Ashland, Oregon is a town filled with thousands of other towns. You can step into one of the theatres at the Oregon Shakespeare Festival, and find yourself in Ancient Greece, Iraq, or the fictional land of Arcadia. I did just that with 29 other Pinewood students.
On the night of our arrival, we disembarked the bus to light rainfall, a novelty to us Californians, and walked into the heart of Ashland. During our hour of independent dinner, we not only discovered the sprawling beauty of Lithia Park, but also a store full of tchotchkes (decorative objects that do not serve an obvious purpose) and eclectic souvenirs. After dinner, we came across the town’s resident sheep herder, complete with two sheep on leashes. We hadn’t even seen a show, yet we were already wildly entertained.

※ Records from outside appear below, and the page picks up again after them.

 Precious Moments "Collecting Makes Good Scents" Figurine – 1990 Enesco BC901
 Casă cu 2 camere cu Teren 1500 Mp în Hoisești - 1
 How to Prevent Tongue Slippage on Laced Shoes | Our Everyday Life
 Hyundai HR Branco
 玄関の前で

Our first taste of Ashland theatre came in the new musical, “Head Over Heels.” This show followed the adventure of a king trying to save his family from what he thought to be dreadful prophecies. My description of the musical sounds tragic, but we were reminded time and time again that the show was neither tragedy, nor comedy, but actually a romance- a blend of both. Nevertheless, I, along with many of my peers, was roaring with laughter throughout both acts.
The second day of my stay in Ashland began with a backstage tour, showing us the work behind the shows that thousands of people come from all over the world to see. It was interesting to see behind the scenes of the show we had seen the night before. The magic and music that had seemed to permeate the entire theatre during the dark evening hours, was reduced to a tired echo the next day.

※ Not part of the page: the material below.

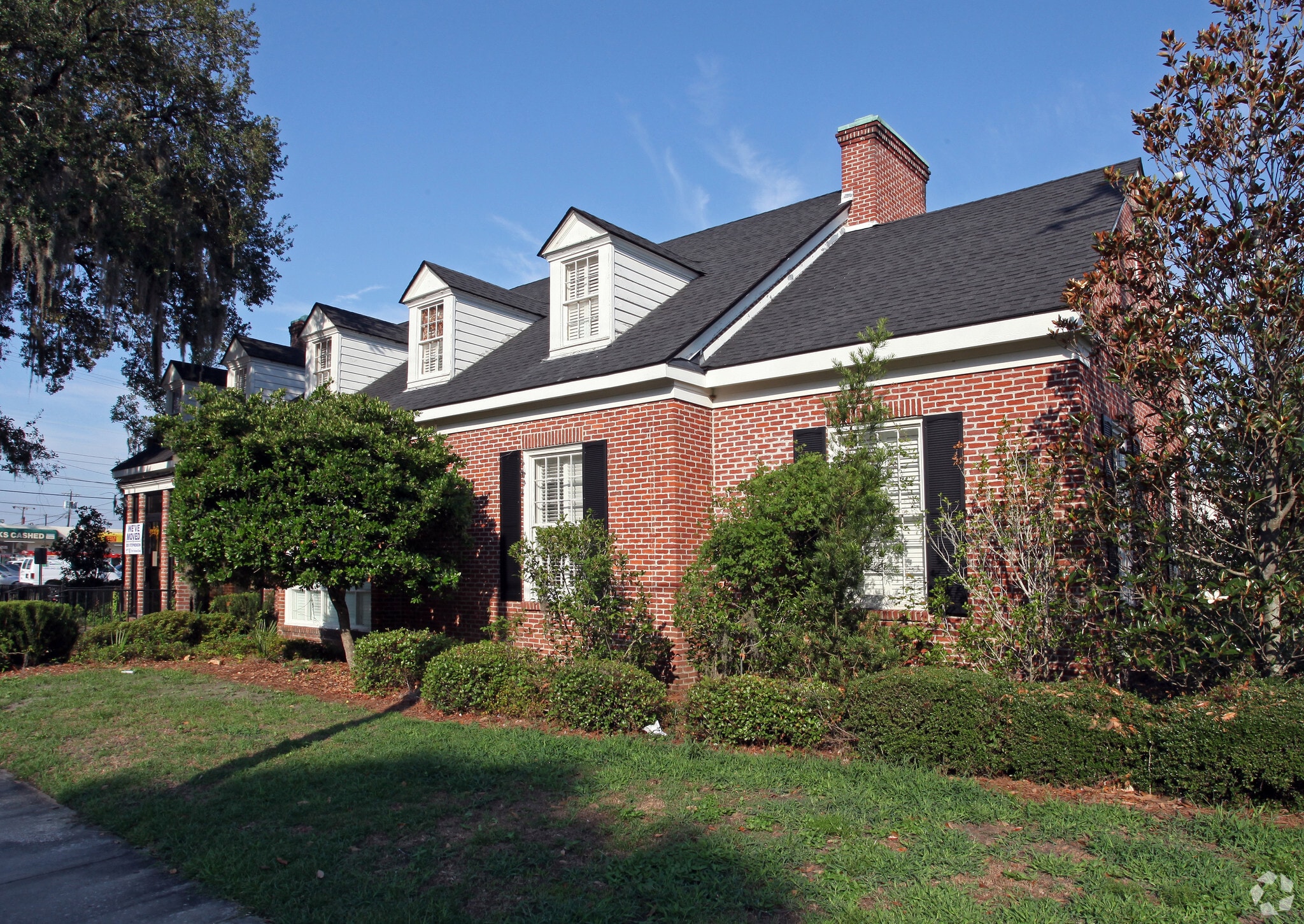 5225 Abercorn St, Savannah, GA for Rent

Later that evening, we took a hike in Lithia Park, where we were led in a yoga and tai chi session by English teachers Sabrina Strand and Eric Schreiber. Next, we attended the first and only Shakespearean play we would see on our trip. Pericles tells the tale of yet another king who experiences grief, betrayal, and something near madness over the course of 19 years. Although the king, “Pericles,” thought he had lost both his wife and daughter, spoiler alert: his despair is remedied at the end of the play, when he is reunited with both of them, alive and well.
The very next morning, we had the privilege of meeting the lead actor who had portrayed Pericles. An exciting and comedic hour of question and answer took place with our new friend Wayne T. Carr. We have yet to discover what the “T” stands for.
After free time and lunch, we attended a matinee performance of “The Happiest Song Plays Last,” my favorite show by far. This play followed two cousins in different parts of the world. Elliot, an Iraq war veteran, begins a new career as a movie star. As he shoots on location in Jordan, the events of Arab Spring take place three countries away in Egypt. Elliot is haunted by a specific day of his time in the military and struggles with post traumatic stress disorder throughout the play. His cousin, Yaz, is a selfless woman who works constantly to feed the homeless in her community in Philadelphia. She is faced with the corruption within her city and strives to correct the grievous mistakes her community makes.
I left the theatre with a sense of weightlessness and heaviness, all at the same time. The play showed us some of the happiest moments in a person’s life, but did not fail to show the ugly side of the world that we must all try to overcome.